Technologies like blockchain are changing the face of auditing, according to a senior official of an oversight board created by the US Congress.
Speaking during an investor event in New York last week, Jeanette Franzel, a board member for the Public Company Accounting Oversight Board (PCAOB), said she believes distributed ledgers could bring both opportunities and problems for auditors, should financial firms adopt the tech in a significant way.
Franzel remarked:
“These potentially disruptive changes will present challenges and threats across the auditing profession, including the need for significant investments in technology, new management and technical skills, and even new firm business and organizational models.
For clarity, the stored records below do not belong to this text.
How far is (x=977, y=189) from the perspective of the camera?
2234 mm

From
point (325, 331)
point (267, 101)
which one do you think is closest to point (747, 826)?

Of course, these developments will present new corresponding risks to audit quality.”
Notably, Franzel isn’t alone in this view.
FINRA, the self-regulatory agency for the brokerage industry (over which the PCAOB has authority), said in a report issued in January that blockchain could both reshape the work its members do as well as the standards it develops.
The ACCA, the world’s biggest organization for certified accountants, too, has argued that the tech is redrawing the financial reporting landscape.
Such technological shifts are likely to impact not just the industry it oversees, but the PCAOB itself, according to Franzel.
“The PCAOB’s inspection approaches have been evolving and changing over the years in response to risks and trends, and the pace of these changes and the necessary evolution in our inspection approaches will likely accelerate drastically in the coming years,” she said.
Established in 2002 with the Sarbanes-Oxley Act, the PCAOB aims to improve auditing standards and corporate disclosures. As part of that legislation, the PCAOB was set up as a non-profit entity devoted to policing auditors based in the US.